EXTRACTED MATERIAL:
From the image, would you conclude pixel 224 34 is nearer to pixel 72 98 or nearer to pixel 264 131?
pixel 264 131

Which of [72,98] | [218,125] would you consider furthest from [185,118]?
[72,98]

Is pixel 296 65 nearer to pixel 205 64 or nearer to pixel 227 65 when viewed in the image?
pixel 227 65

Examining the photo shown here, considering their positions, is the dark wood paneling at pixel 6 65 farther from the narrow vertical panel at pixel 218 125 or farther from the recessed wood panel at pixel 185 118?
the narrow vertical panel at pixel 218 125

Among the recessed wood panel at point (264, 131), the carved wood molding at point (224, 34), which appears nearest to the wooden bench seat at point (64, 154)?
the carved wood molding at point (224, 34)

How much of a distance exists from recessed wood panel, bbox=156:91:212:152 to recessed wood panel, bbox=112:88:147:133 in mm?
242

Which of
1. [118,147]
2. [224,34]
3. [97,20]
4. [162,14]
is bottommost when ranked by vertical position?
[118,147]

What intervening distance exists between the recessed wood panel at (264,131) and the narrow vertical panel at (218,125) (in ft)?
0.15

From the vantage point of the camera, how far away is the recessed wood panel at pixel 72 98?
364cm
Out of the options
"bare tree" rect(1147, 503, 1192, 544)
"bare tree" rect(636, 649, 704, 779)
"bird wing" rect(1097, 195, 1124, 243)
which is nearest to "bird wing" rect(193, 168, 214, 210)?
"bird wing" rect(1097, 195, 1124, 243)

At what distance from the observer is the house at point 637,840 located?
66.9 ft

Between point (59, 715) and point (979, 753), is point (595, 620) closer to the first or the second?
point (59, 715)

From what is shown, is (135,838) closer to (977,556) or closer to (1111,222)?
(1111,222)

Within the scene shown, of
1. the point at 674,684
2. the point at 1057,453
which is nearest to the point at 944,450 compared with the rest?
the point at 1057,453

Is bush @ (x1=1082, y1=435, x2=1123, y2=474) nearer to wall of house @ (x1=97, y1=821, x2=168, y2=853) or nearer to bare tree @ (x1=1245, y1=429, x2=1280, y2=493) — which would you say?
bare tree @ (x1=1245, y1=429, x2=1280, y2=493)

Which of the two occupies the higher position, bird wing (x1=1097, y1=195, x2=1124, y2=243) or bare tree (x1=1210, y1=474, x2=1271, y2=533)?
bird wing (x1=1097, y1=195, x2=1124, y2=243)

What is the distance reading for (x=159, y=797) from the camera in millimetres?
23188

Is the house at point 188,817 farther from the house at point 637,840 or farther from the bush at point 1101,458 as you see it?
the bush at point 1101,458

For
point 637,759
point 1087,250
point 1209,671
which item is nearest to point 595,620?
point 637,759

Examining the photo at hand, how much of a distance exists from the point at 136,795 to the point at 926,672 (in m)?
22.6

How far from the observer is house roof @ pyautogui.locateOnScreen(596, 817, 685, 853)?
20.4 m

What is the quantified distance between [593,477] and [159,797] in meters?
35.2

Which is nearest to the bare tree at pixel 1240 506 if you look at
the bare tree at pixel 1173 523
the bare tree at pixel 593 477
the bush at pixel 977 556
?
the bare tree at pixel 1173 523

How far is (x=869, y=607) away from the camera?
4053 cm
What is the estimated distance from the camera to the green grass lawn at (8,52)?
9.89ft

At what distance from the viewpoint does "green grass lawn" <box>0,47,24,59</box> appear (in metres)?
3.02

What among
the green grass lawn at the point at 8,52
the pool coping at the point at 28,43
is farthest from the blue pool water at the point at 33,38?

EXERCISE TASK:
Reproduce all of the lines above verbatim, from the first to the last, with no changes.

WRITTEN SOLUTION:
From the image, would you conclude pixel 224 34 is nearer to pixel 72 98 or nearer to pixel 264 131?
pixel 264 131

Which of [72,98] | [218,125] would you consider furthest from [185,118]?
[72,98]

Is pixel 296 65 nearer to pixel 205 64 or nearer to pixel 227 65 when viewed in the image?
pixel 227 65

Examining the photo shown here, considering their positions, is the dark wood paneling at pixel 6 65 farther from the narrow vertical panel at pixel 218 125 or farther from the recessed wood panel at pixel 185 118?
the narrow vertical panel at pixel 218 125

Among the recessed wood panel at point (264, 131), the carved wood molding at point (224, 34), which appears nearest to the wooden bench seat at point (64, 154)?
the carved wood molding at point (224, 34)

How much of a distance exists from recessed wood panel, bbox=156:91:212:152 to recessed wood panel, bbox=112:88:147:133 in mm?
242

Which of
1. [118,147]
2. [224,34]
3. [97,20]
4. [162,14]
is bottommost when ranked by vertical position?
[118,147]

What intervening distance exists between the recessed wood panel at (264,131) and the narrow vertical panel at (218,125) (in ft)?
0.15

From the vantage point of the camera, how far away is the recessed wood panel at pixel 72 98?
364cm
Out of the options
"bare tree" rect(1147, 503, 1192, 544)
"bare tree" rect(636, 649, 704, 779)
"bird wing" rect(1097, 195, 1124, 243)
which is nearest to "bird wing" rect(193, 168, 214, 210)?
"bird wing" rect(1097, 195, 1124, 243)

At what distance from the observer is the house at point 637,840 located?
66.9 ft

Between point (59, 715) and point (979, 753), is point (595, 620) closer to the first or the second?
point (59, 715)

From what is shown, is (135,838) closer to (977,556) or closer to (1111,222)?
(1111,222)

Within the scene shown, of
1. the point at 674,684
2. the point at 1057,453
which is nearest to the point at 944,450 compared with the rest?
the point at 1057,453

Is bush @ (x1=1082, y1=435, x2=1123, y2=474) nearer to wall of house @ (x1=97, y1=821, x2=168, y2=853) or nearer to bare tree @ (x1=1245, y1=429, x2=1280, y2=493) — which would you say?
bare tree @ (x1=1245, y1=429, x2=1280, y2=493)

Which of the two occupies the higher position, bird wing (x1=1097, y1=195, x2=1124, y2=243) or bare tree (x1=1210, y1=474, x2=1271, y2=533)?
bird wing (x1=1097, y1=195, x2=1124, y2=243)

What is the distance reading for (x=159, y=797) from the camera in millimetres?
23188

Is the house at point 188,817 farther from the house at point 637,840 or farther from the bush at point 1101,458 as you see it?
the bush at point 1101,458

For
point 637,759
point 1087,250
point 1209,671
which item is nearest to point 595,620?
point 637,759

Examining the photo at hand, how much of a distance exists from the point at 136,795 to the point at 926,672 (in m)?
22.6

How far from the observer is house roof @ pyautogui.locateOnScreen(596, 817, 685, 853)?
20.4 m

What is the quantified distance between [593,477] and [159,797] in meters?
35.2

Which is nearest to the bare tree at pixel 1240 506 if you look at
the bare tree at pixel 1173 523
the bare tree at pixel 593 477
the bush at pixel 977 556
?
the bare tree at pixel 1173 523

How far is (x=869, y=607) away from the camera?
4053 cm
What is the estimated distance from the camera to the green grass lawn at (8,52)?
9.89ft

At what distance from the viewpoint does "green grass lawn" <box>0,47,24,59</box> appear (in metres)?
3.02

What among
the green grass lawn at the point at 8,52
the pool coping at the point at 28,43
is farthest from the blue pool water at the point at 33,38?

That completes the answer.